Driving safely requires fast analysis and swift reflexes. Over the last few decades, automotive vehicles have become more sophisticated, embedding autonomous safety measures designed to aid drivers. Features such as automatic emergency braking and lane assist help drivers be more cautious on the road. In a similar fashion, researchers at Saarland University, led by Professor Matthias Nienhaus, have developed intelligent wheels for various types of vehicles that anticipate a user’s intent, helping with pushing, stability during cornering, and maneuverability under load.
Professor Nienhaus and the team at Saarland University developed smart wheels, which use electric motors inside the wheels as both power sources and sensors, eliminating the need for additional sensor equipment. Early versions required a sensor handle, but the latest iterations, being showcased at this year's Hannover Messe Fair, work intuitively with just a light touch, sensing slight changes in force to accelerate, brake, or steer as needed.

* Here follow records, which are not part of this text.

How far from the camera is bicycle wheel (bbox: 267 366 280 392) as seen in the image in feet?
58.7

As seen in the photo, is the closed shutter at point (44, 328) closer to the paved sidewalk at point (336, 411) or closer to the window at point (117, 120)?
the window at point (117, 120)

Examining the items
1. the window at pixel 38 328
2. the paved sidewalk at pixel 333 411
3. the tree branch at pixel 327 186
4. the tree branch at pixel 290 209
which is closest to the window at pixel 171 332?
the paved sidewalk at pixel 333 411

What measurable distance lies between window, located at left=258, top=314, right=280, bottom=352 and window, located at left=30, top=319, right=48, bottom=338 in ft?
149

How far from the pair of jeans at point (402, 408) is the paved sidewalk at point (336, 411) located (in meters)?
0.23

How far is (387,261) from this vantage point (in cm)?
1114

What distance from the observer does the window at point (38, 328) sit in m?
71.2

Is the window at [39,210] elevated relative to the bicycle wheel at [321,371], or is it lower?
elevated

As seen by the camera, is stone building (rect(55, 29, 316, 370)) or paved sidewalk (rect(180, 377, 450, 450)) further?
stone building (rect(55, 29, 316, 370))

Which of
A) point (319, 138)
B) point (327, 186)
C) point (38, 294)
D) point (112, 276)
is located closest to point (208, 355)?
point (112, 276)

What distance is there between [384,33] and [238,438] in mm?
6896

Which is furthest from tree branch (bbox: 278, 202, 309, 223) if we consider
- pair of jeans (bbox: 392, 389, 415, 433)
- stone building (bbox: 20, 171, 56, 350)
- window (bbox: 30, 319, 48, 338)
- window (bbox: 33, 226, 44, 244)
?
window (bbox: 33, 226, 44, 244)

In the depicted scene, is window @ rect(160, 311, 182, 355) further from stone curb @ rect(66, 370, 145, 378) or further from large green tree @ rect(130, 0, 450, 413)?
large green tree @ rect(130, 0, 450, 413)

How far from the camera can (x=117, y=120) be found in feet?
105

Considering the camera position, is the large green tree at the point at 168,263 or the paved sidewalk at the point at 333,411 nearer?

The technology interprets micro-variations in how a user pushes or pulls, allowing systems beyond automotive vehicles, such as hand trolleys, strollers, hospital beds, and wheelchairs, to move more smoothly and effortlessly. With the electric motors handling much of the acceleration and deceleration, moving heavy or awkward loads becomes significantly easier. In previous models, a sensor handle served as the primary user interface and control hub, but recent breakthroughs have enabled handle-free operation for vehicles up to 100 kilograms, making the setup more user-friendly and cost-effective. For heavier loads, the smart wheels can still be paired with the sensor handle for optimal control.
The wheels’ motors generate measurement data that acts like sensory input. This reveals details about the wheel’s condition and the forces acting on it. By analyzing this data, the system can discern the user’s intended direction and adjust its assistance accordingly. The research team has developed algorithms and even filed patents to maximize the usefulness of this motor data while minimizing interference. Their work shows how motor signals can indicate force, position, and load distribution. This enables responsive and adaptive support.
Mathematical models and artificial intelligence are used to process motor data and command the appropriate level of assistance almost instantly. The microcontroller embedded in the system interprets the signals, delivering exact control over the wheels’ movement. All data transfer is handled via standard wiring, simplifying integration into existing vehicle designs. The team intends to partner with industry to bring this technology to commercial applications, enabling many types of wheeled vehicles to become more intuitive and supportive.